Optimizing K-means algorithm

2019-05-21 10:16发布

问题:

Am trying to follow a paper called An Optimized Version of K-Means Algorithm. I have the idea on how K-Means algorithm works. That is, grouping the tuples/points into clusters and updating the centroids.

Am trying to implement the method mentioned in the above paper. Their proposed algorithm is this:

So my doubt is in the second step. I didn't understood what it is being done there! In the paper it says that, we group our data to wider intervals based on the value of e, so that later we could avoid iterating through the entire dataset. So, actually how we store it in that I (intervals) ? Are we supposed to define a multidimensional array? It's not making sense to me(probably am dumb enough not to get the idea).

The next thing I have doubt is about the step 5. In there, Cw is said to be the closest centroid of that point. But how do we figure that out? At first, we would be randomly assigning a point as the centroid. So, are we supposed to loop through the points and find out the Cw (the closest centroid) before calculating the e ?

The next doubt is on Step 6, which I guess will be able to understand after I get the idea about my previous question regarding Step2.

And the final doubt is regarding Step7. What does it mean by CjCj' ? Distance between the previous centroid position to the updated centroid position ?

I have been brain storming about this since the whole day. Any clues would be highly appreciated. Thank you

回答1:

This algorithm revolves around the idea that points which are close to one cluster center and further away from all other cluster centers will stick to that cluster center. Thus, in subsequent iterations these points don't have to be compared to all cluster centers.

Imagine a point P which has distance 3 to its assigned cluster (i.e. that is the closest distance) and all other clusters are at least 8 or more away. Now, compute the new cluster centers. Let's say that the most any cluster center moved was 2 (that is the value of D in the algorithm, line 7).

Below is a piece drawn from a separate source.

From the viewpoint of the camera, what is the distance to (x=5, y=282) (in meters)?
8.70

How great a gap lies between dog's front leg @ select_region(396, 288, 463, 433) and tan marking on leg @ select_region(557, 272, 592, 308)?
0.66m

You can now be sure that your point still belongs to the same cluster. This is easy to understand if you think about the worst case scenario: The assigned cluster could have moved away from the point so it could be at worst have a new distance of 3+2. The closest other cluster could have moved towards the point so its distance could be now 8-2. Therefore, you don't need to update that point.

Here's a picture:

Your specific questions:

Step 2: Create Intervals into which you later put the points. In step 5 you'll create e values. If e is 5, you'd put that point into the interval [4, 6) (if you'd have that interval).

Step 5: Compute the distance of the point to all clusters. The closest cluster is Cw. If the next closest cluster is C3 than e = C3 - Cw. I'd call e the safety margin. It gives you the maximal distance a cluster can move before assignments might switch.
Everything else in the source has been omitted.